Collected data
= Beginning of Section =

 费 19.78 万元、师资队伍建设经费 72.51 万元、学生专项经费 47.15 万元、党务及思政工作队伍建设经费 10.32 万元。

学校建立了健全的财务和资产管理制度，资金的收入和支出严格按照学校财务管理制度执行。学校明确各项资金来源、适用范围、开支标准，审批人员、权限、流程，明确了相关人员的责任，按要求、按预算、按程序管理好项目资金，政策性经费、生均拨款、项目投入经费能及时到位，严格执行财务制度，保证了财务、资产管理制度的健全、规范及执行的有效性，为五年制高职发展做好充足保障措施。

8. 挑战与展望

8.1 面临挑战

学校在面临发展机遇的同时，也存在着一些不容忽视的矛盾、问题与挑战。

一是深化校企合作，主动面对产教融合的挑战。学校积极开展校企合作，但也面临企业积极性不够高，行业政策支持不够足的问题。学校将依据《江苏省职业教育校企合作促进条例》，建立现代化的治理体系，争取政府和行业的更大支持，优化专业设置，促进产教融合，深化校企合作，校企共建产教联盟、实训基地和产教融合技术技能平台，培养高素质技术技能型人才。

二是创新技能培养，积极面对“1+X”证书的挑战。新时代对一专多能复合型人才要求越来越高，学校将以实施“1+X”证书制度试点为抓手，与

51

= End of Section =

Exercise goal: Extract the data exactly as given.

Expected answer:
 费 19.78 万元、师资队伍建设经费 72.51 万元、学生专项经费 47.15 万元、党务及思政工作队伍建设经费 10.32 万元。

学校建立了健全的财务和资产管理制度，资金的收入和支出严格按照学校财务管理制度执行。学校明确各项资金来源、适用范围、开支标准，审批人员、权限、流程，明确了相关人员的责任，按要求、按预算、按程序管理好项目资金，政策性经费、生均拨款、项目投入经费能及时到位，严格执行财务制度，保证了财务、资产管理制度的健全、规范及执行的有效性，为五年制高职发展做好充足保障措施。

8. 挑战与展望

8.1 面临挑战

学校在面临发展机遇的同时，也存在着一些不容忽视的矛盾、问题与挑战。

一是深化校企合作，主动面对产教融合的挑战。学校积极开展校企合作，但也面临企业积极性不够高，行业政策支持不够足的问题。学校将依据《江苏省职业教育校企合作促进条例》，建立现代化的治理体系，争取政府和行业的更大支持，优化专业设置，促进产教融合，深化校企合作，校企共建产教联盟、实训基地和产教融合技术技能平台，培养高素质技术技能型人才。

二是创新技能培养，积极面对“1+X”证书的挑战。新时代对一专多能复合型人才要求越来越高，学校将以实施“1+X”证书制度试点为抓手，与

51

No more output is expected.